--- Page text ---
──────────────────────────────

Hulett: A new city hall for Moorhead

Hulett Mike.JPG
Mike Hulett, opinion columnist for The Forum Michael Vosburg / Forum Photo Editor

Moorhead is long overdue for a modern city hall with adequate room for staff and easy access for the public.

Prior to 1973, city hall was located on the southwest corner of Fifth Street and Center Avenue. The old two-story brick building was so cramped that the city council met around a large conference table squeezed into the employee coffee break room. Employed in 1972 as Moorhead’s first rental housing inspector, one end of that table doubled as the inspector’s desk.


  • McFeely: In bombshell move, Moorhead wants to sell city hall and adjacent property to Roers Development Fargo developer wants to redevelop property 'to bring new life to downtown'
  • Forum editorial: Moorhead has a huge chance to advance the city through a Center Mall makeover

West Acres opened in 1972. Downtown businesses were on life support. City planners decided it would be a great idea to scrape off traditional downtown stores and build our own mall as a means to keep Moorhead competitive. In order to assure mall developers of a worthy investment, the Moorhead City Council approved building a 4 story city hall smack dab in the middle of Fifth Street. The stated objective was to serve as a downtown anchor that, with any luck, would attract residents to an attached mall.
Council members assured employees and citizens that this city hall location was never intended to be permanent. The idea was that just as soon as the mall was thriving like West Acres, the building would be sold to lawyers, insurance agents or others needing downtown office space. Then, a convenient, easily accessible city hall would be built elsewhere. We distinctly heard “no more than 10 years.” That would have been around 1984, a mere 36 years ago!

──────────────────────────────

--- Exercise input ---

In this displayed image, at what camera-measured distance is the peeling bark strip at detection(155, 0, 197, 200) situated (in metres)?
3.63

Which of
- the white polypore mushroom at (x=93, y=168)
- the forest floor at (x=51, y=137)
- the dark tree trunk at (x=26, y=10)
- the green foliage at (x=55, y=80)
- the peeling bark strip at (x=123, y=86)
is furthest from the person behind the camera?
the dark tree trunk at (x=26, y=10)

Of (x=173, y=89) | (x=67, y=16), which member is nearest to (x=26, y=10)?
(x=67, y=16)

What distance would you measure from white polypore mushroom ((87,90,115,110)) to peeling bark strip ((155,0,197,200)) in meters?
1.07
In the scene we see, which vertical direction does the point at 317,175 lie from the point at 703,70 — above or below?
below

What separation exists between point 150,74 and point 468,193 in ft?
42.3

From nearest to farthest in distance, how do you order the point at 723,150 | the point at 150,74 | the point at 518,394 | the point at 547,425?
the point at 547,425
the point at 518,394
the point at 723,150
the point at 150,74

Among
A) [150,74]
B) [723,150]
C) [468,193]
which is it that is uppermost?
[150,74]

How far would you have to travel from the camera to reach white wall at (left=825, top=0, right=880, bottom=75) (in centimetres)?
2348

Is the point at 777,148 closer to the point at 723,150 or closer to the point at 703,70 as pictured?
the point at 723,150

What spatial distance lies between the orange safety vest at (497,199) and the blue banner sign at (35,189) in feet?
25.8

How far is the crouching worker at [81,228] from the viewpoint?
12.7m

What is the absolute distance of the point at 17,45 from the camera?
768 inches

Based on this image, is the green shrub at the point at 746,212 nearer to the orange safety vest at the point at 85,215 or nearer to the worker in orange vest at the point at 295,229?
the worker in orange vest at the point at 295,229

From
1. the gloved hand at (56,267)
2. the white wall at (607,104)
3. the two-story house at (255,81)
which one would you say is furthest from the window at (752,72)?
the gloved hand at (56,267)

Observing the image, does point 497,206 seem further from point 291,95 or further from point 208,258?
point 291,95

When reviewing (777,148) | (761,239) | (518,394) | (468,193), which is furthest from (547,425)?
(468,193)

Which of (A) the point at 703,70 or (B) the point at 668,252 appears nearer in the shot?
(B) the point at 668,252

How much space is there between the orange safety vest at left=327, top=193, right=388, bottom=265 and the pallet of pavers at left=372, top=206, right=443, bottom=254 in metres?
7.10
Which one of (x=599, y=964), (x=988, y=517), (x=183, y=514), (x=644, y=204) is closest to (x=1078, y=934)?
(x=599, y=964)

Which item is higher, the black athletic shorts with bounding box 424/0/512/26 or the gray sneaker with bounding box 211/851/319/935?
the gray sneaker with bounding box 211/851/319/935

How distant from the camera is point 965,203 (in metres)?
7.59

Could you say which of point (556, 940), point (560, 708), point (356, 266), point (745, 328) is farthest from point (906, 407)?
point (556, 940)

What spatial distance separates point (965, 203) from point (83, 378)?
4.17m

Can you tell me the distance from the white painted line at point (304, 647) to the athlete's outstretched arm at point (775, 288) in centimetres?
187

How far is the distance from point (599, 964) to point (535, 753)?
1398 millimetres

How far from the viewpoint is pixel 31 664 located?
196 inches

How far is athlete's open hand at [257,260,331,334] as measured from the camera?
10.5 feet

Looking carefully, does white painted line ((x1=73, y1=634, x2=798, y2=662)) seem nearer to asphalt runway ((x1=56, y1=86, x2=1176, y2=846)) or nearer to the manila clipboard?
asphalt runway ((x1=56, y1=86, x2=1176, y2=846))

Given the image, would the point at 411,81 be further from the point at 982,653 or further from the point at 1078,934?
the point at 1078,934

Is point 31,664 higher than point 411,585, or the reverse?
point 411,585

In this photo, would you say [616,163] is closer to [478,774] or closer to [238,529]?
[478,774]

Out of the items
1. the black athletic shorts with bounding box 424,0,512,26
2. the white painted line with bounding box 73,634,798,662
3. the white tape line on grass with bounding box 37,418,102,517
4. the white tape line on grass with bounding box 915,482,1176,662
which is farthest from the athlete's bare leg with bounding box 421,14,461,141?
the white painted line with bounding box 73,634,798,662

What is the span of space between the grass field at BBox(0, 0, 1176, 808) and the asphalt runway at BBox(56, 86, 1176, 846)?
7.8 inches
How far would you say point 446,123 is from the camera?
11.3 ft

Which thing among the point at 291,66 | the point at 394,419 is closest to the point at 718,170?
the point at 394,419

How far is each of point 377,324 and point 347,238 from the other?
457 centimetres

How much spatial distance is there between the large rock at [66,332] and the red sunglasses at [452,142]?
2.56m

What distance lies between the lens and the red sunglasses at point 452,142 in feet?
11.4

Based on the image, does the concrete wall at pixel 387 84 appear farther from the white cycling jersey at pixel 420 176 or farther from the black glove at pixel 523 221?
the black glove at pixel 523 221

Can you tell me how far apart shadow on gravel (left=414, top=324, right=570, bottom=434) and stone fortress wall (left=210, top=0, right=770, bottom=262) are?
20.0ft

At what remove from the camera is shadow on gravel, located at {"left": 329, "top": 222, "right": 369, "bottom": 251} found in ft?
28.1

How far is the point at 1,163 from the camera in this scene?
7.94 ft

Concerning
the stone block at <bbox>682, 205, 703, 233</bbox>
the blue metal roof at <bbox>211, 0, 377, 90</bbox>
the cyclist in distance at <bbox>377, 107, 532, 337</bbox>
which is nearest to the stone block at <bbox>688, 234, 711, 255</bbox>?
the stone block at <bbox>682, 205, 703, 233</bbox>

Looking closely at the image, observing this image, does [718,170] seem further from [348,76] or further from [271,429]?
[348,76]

──────────────────────────────

--- Task requirements ---
**A.** Convert the rows starting at the line containing "Looking closely at" and ending with the last of the rows into a JSON list of strings, with one string per line and blank lines omitted.
**B.** Continue the opinion column about a new Moorhead city hall from the point where it stops.

--- Expected answers ---
**A.**
[
  "Looking closely at the image, observing this image, does [718,170] seem further from [348,76] or further from [271,429]?",
  "[348,76]"
]

**B.**
When we moved into our new quarters in 1973, we could not imagine needing larger accommodations anytime soon. That didn't last very long. Hired by the City Council to create the human resources department in 1974, administration folks on the third floor were not happy about giving up room for the HR office. With space a persistent issue, the building codes department moved into an addition to the main fire station. By the time the first city manager was hired in the mid-1980s, things were really getting tight.


Today the City Council is finally considering the 1984 goal of selling the building. Great idea! But where do you locate the new city hall? Residents absolutely deserve easy access from every corner of Moorhead with no railroad issues and ample parking. Sorry, but "downtown" does not meet those criteria. It will be another decade, if ever, before we find over $52 million for two more railroad underpasses. The governor dutifully stopped by last year to look, but don’t hold your breath.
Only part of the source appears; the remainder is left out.